Task requirements: Begin at the line that contains "Is (273,41) nearer" and repeat every line from there to the end of the records below, inclusive, without adding any other line.

Provided information:
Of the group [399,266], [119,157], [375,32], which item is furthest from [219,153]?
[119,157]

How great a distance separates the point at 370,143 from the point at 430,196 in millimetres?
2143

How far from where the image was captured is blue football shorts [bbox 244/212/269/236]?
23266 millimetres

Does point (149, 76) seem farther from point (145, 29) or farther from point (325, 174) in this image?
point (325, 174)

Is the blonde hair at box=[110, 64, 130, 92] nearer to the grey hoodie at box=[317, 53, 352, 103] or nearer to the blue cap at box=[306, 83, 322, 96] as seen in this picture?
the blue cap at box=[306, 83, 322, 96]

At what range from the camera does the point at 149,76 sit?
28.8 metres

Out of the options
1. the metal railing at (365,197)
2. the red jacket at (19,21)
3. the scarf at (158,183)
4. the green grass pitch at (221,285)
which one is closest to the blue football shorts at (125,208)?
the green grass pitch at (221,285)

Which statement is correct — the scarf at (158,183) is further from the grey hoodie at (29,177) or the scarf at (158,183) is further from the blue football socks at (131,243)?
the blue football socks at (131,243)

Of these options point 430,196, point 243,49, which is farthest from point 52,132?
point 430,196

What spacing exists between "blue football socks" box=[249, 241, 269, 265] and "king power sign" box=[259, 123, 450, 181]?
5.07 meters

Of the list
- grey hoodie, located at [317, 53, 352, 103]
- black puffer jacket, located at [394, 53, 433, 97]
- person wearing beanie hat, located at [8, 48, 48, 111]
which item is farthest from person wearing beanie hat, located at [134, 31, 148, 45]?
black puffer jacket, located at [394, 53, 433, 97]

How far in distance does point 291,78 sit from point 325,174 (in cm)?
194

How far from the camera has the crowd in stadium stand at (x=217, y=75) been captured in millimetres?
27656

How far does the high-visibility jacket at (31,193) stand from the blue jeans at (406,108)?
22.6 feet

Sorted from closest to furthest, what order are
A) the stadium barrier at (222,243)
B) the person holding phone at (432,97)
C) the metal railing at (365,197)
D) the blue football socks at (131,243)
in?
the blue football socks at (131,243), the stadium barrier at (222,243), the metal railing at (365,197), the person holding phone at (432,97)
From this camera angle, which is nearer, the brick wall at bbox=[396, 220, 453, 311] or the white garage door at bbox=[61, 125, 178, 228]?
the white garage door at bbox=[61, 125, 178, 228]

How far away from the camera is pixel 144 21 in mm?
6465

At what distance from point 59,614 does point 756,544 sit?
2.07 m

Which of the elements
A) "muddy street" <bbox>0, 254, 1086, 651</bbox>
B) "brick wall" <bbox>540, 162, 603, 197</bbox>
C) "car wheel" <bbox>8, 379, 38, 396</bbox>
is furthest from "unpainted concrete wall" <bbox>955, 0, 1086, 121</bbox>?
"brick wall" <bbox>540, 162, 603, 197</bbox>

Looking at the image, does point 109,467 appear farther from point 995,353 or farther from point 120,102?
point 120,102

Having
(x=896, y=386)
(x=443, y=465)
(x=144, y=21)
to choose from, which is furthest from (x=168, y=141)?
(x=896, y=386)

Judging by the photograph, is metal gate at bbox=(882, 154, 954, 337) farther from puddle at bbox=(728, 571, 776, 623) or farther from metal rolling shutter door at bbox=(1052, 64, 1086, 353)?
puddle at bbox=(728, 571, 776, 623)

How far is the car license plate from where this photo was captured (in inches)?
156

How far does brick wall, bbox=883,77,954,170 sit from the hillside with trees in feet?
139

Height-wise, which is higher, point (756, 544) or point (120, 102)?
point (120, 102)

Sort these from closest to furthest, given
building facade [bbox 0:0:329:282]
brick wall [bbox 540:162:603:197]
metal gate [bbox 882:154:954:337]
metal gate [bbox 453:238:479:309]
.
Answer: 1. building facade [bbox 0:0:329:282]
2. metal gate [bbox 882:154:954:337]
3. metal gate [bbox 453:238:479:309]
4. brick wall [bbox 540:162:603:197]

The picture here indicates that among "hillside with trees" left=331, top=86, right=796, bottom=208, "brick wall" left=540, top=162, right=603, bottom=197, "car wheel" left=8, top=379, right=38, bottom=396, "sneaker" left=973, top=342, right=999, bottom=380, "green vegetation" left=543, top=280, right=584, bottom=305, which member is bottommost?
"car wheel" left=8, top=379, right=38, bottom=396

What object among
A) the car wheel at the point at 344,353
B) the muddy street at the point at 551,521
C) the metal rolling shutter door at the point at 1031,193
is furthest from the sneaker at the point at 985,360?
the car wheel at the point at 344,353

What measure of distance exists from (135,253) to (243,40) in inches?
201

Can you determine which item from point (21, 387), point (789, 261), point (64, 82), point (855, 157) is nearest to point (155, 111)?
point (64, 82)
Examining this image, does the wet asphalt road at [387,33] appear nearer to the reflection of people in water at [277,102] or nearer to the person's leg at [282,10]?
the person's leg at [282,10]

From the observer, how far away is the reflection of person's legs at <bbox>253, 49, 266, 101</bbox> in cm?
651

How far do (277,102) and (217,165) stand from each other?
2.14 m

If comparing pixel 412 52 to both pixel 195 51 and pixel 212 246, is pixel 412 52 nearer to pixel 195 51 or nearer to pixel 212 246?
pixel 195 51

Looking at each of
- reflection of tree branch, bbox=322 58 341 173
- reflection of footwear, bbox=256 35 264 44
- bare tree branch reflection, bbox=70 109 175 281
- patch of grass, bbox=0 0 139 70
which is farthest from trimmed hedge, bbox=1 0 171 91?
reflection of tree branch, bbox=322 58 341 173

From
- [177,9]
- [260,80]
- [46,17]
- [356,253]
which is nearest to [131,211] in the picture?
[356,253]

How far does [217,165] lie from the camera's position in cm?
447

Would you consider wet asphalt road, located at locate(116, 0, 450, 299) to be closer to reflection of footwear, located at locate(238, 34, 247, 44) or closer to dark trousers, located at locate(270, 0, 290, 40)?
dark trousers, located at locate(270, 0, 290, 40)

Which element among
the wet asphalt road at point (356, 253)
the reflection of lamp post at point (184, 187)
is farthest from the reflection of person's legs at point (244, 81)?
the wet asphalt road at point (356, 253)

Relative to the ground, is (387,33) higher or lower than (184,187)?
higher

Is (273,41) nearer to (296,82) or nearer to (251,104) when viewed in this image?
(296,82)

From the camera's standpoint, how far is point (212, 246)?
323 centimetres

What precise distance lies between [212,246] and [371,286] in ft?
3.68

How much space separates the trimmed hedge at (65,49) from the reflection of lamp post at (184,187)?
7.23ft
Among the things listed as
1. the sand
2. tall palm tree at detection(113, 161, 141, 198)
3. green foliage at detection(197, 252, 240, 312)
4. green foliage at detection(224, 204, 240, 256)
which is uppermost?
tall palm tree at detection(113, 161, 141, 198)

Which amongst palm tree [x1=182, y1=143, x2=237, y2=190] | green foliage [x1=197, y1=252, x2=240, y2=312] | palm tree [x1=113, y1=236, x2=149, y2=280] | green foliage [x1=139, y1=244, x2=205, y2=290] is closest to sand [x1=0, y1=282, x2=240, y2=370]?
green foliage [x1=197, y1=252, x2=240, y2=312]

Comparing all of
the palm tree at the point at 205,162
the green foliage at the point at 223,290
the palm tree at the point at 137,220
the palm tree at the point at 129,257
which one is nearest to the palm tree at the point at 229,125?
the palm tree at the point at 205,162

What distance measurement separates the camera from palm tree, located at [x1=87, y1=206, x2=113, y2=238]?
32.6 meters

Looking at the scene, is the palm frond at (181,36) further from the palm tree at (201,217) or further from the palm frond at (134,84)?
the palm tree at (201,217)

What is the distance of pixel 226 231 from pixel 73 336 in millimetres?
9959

Reply to the task:
Is (273,41) nearer to (296,82) or nearer to (251,104) when viewed in this image?
(296,82)

From the camera's standpoint, how far is point (212, 246)?
323 centimetres

What precise distance lies between [212,246] and [371,286] in ft?
3.68

How much space separates the trimmed hedge at (65,49) from the reflection of lamp post at (184,187)?
7.23ft
Among the things listed as
1. the sand
2. tall palm tree at detection(113, 161, 141, 198)
3. green foliage at detection(197, 252, 240, 312)
4. green foliage at detection(224, 204, 240, 256)
which is uppermost?
tall palm tree at detection(113, 161, 141, 198)

Which amongst palm tree [x1=182, y1=143, x2=237, y2=190] | green foliage [x1=197, y1=252, x2=240, y2=312] | palm tree [x1=113, y1=236, x2=149, y2=280] | green foliage [x1=139, y1=244, x2=205, y2=290] is closest to sand [x1=0, y1=282, x2=240, y2=370]?
green foliage [x1=197, y1=252, x2=240, y2=312]

Comparing all of
the palm tree at the point at 205,162
the green foliage at the point at 223,290
the palm tree at the point at 137,220
the palm tree at the point at 129,257
which one is nearest to the palm tree at the point at 229,125?
the palm tree at the point at 205,162

What distance measurement separates the camera from palm tree, located at [x1=87, y1=206, x2=113, y2=238]?
32.6 meters

Looking at the scene, is the palm frond at (181,36) further from the palm tree at (201,217) or further from the palm frond at (134,84)?
the palm tree at (201,217)

What is the distance of pixel 226 231 from pixel 73 336 in millimetres?
9959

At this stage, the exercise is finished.